▶ **To do**: Copy the entries word for word, beginning at the line that contains "Sorted from closest" and continuing through the last line of the entries.
-------
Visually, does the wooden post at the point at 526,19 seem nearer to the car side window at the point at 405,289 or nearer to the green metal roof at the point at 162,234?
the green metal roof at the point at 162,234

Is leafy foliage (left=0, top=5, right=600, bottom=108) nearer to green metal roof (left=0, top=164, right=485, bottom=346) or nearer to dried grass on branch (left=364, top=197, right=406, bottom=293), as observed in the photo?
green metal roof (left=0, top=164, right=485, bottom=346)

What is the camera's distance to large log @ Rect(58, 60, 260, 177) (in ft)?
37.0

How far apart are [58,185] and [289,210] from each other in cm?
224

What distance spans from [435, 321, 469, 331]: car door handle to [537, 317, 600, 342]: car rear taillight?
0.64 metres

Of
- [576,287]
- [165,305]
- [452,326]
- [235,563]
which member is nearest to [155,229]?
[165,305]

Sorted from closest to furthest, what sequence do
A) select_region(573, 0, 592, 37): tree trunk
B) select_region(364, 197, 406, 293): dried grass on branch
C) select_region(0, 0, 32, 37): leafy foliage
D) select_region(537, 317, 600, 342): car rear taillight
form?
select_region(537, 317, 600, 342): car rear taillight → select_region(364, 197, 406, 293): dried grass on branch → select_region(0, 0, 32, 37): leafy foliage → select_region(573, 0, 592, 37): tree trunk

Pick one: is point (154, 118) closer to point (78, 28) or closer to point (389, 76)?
-------
▶ **Reply to the exercise**:
Sorted from closest to furthest, what sequence do
A) select_region(573, 0, 592, 37): tree trunk
B) select_region(364, 197, 406, 293): dried grass on branch
C) select_region(0, 0, 32, 37): leafy foliage
D) select_region(537, 317, 600, 342): car rear taillight
form?
select_region(537, 317, 600, 342): car rear taillight → select_region(364, 197, 406, 293): dried grass on branch → select_region(0, 0, 32, 37): leafy foliage → select_region(573, 0, 592, 37): tree trunk

Pick one: is point (154, 118) closer to point (78, 28) or closer to point (389, 76)?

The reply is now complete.